[Records]
(begin)
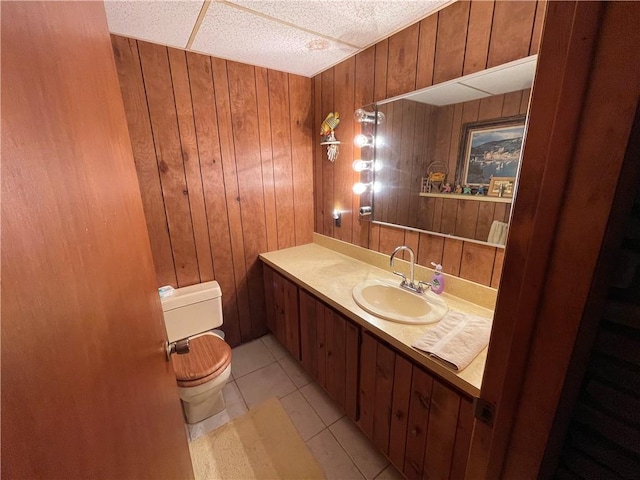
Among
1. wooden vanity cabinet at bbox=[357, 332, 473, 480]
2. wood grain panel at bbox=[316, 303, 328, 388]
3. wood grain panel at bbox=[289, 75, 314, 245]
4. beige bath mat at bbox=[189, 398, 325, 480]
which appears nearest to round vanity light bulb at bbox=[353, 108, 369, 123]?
wood grain panel at bbox=[289, 75, 314, 245]

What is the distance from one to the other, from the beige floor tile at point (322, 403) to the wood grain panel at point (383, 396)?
35 centimetres

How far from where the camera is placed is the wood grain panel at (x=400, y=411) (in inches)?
42.8

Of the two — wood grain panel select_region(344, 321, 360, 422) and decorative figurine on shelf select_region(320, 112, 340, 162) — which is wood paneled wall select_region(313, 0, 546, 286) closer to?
decorative figurine on shelf select_region(320, 112, 340, 162)

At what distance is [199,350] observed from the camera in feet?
5.27

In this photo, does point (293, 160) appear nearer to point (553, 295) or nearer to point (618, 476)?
point (553, 295)

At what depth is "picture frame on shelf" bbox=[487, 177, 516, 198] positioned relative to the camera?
112 cm

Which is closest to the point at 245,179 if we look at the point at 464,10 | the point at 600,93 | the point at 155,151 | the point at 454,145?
the point at 155,151

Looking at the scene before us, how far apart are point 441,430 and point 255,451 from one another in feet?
3.38

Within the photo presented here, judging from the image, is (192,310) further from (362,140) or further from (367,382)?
(362,140)

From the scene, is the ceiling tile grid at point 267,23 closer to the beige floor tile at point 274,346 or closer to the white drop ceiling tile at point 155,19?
the white drop ceiling tile at point 155,19

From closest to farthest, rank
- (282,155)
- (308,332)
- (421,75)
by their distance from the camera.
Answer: (421,75) < (308,332) < (282,155)

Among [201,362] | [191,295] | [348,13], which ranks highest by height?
[348,13]

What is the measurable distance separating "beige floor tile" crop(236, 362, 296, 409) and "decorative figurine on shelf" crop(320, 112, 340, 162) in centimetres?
168

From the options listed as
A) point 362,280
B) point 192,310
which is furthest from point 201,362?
point 362,280
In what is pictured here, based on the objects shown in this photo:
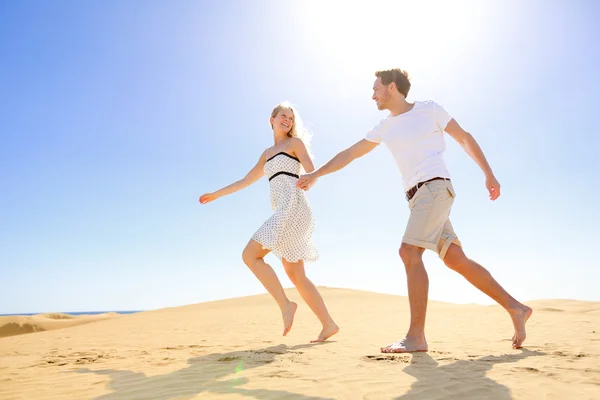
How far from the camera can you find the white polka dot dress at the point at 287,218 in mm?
5039

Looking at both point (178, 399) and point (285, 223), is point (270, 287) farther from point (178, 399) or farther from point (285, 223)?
point (178, 399)

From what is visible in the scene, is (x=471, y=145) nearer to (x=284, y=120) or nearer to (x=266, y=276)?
(x=284, y=120)

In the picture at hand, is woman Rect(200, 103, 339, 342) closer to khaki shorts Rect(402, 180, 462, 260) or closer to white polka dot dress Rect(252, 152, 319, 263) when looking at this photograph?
white polka dot dress Rect(252, 152, 319, 263)

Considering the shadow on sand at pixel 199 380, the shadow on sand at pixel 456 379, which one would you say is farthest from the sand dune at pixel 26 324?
the shadow on sand at pixel 456 379

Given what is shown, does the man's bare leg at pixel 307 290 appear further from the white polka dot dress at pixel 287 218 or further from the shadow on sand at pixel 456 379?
the shadow on sand at pixel 456 379

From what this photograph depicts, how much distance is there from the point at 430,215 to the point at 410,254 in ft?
1.16

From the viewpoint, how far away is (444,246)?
4.11 meters

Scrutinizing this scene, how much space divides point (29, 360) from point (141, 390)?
7.68 feet

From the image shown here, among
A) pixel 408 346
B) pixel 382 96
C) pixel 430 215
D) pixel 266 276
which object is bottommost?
pixel 408 346

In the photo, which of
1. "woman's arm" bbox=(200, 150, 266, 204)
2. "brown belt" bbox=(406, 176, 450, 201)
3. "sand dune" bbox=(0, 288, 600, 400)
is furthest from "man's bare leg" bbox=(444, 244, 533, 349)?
"woman's arm" bbox=(200, 150, 266, 204)

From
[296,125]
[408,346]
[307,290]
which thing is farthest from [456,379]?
[296,125]

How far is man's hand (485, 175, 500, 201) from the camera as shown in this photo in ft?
14.1

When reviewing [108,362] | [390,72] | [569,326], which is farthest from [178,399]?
[569,326]

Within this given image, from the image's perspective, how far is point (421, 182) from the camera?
4.12m
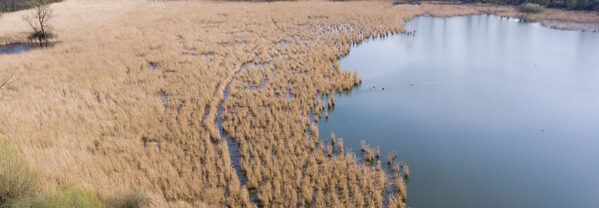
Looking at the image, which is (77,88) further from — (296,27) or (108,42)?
(296,27)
(end)
_EXERCISE BRIEF_
Reproduce all of the records above word for word, omitting the pictures.

_ANSWER IN FULL_
Among
1. wooden vanity cabinet at bbox=[357, 332, 473, 480]
2. wood grain panel at bbox=[316, 303, 328, 388]
3. wood grain panel at bbox=[289, 75, 314, 245]
4. beige bath mat at bbox=[189, 398, 325, 480]
which appears nearest to round vanity light bulb at bbox=[353, 108, 369, 123]?
wood grain panel at bbox=[289, 75, 314, 245]

What is the distance from one to the other, from the beige floor tile at point (322, 403) to the wood grain panel at point (383, 396)?
35 centimetres

How far from where the camera is placed is the wood grain panel at (x=400, y=411) (in inches)?
42.8

Of the two — wood grain panel select_region(344, 321, 360, 422) and decorative figurine on shelf select_region(320, 112, 340, 162) — which is wood paneled wall select_region(313, 0, 546, 286) closer to?
decorative figurine on shelf select_region(320, 112, 340, 162)

At what distance is [199,350] observed from the camera in feet?
5.27

In this photo, does point (293, 160) appear nearer to point (553, 295) or nearer to point (618, 476)?
point (553, 295)

At what depth is "picture frame on shelf" bbox=[487, 177, 516, 198] positioned relative to the camera?
112 cm

Which is closest to the point at 245,179 if we look at the point at 464,10 | the point at 600,93 | the point at 155,151 | the point at 454,145?
the point at 155,151

Looking at the scene before us, how far apart are point 441,430 and point 255,451 from one another in feet?
3.38

Within the photo presented here, judging from the image, is (192,310) further from (362,140) or further from (367,382)?
(362,140)

From the scene, is the ceiling tile grid at point 267,23 closer to the beige floor tile at point 274,346 or closer to the white drop ceiling tile at point 155,19?
the white drop ceiling tile at point 155,19

From closest to farthest, rank
- (282,155)
- (308,332)
- (421,75)
by their distance from the camera.
Answer: (421,75) < (308,332) < (282,155)

Among [201,362] | [191,295] | [348,13], which ranks highest by height?
[348,13]

What is the measurable distance separating "beige floor tile" crop(236, 362, 296, 409) and "decorative figurine on shelf" crop(320, 112, 340, 162) in centimetres?
168

From the options listed as
A) point 362,280
B) point 192,310
which is furthest from point 201,362?
point 362,280
In what is pictured here, based on the objects shown in this photo:
How far from the camera can you find the white polka dot dress at the point at 287,218 in mm?
5039

Looking at both point (178, 399) and point (285, 223), is point (270, 287) farther from point (178, 399) or farther from point (285, 223)?
point (178, 399)

From what is visible in the scene, is (x=471, y=145) nearer to (x=284, y=120) or nearer to (x=266, y=276)?
(x=284, y=120)

In the picture at hand, is woman Rect(200, 103, 339, 342) closer to khaki shorts Rect(402, 180, 462, 260) or closer to white polka dot dress Rect(252, 152, 319, 263) when looking at this photograph?
white polka dot dress Rect(252, 152, 319, 263)

Considering the shadow on sand at pixel 199 380, the shadow on sand at pixel 456 379, which one would you say is farthest from the sand dune at pixel 26 324?
the shadow on sand at pixel 456 379

Given what is shown, does the man's bare leg at pixel 307 290 appear further from the white polka dot dress at pixel 287 218 or further from the shadow on sand at pixel 456 379?
the shadow on sand at pixel 456 379

From what this photograph depicts, how much distance is there from the point at 430,215 to the point at 410,254 in ft?
1.16

From the viewpoint, how far away is (444,246)?
4.11 meters

Scrutinizing this scene, how much space divides point (29, 360) from point (141, 390)?
7.68 feet

From the image shown here, among
A) pixel 408 346
B) pixel 382 96
C) pixel 430 215
D) pixel 266 276
which object is bottommost?
pixel 408 346

In the photo, which of
1. "woman's arm" bbox=(200, 150, 266, 204)
2. "brown belt" bbox=(406, 176, 450, 201)
3. "sand dune" bbox=(0, 288, 600, 400)
is furthest from "man's bare leg" bbox=(444, 244, 533, 349)?
"woman's arm" bbox=(200, 150, 266, 204)

From
[296,125]
[408,346]
[307,290]
which thing is farthest from [456,379]?
[296,125]

How far is man's hand (485, 175, 500, 201) from the camera as shown in this photo in ft?
14.1

When reviewing [108,362] | [390,72] | [569,326], which is farthest from [178,399]?
[569,326]

Within this given image, from the image's perspective, how far is point (421, 182) from the camera?
4.12m
Looking at the image, which is (77,88) further from — (296,27) or (108,42)?
(296,27)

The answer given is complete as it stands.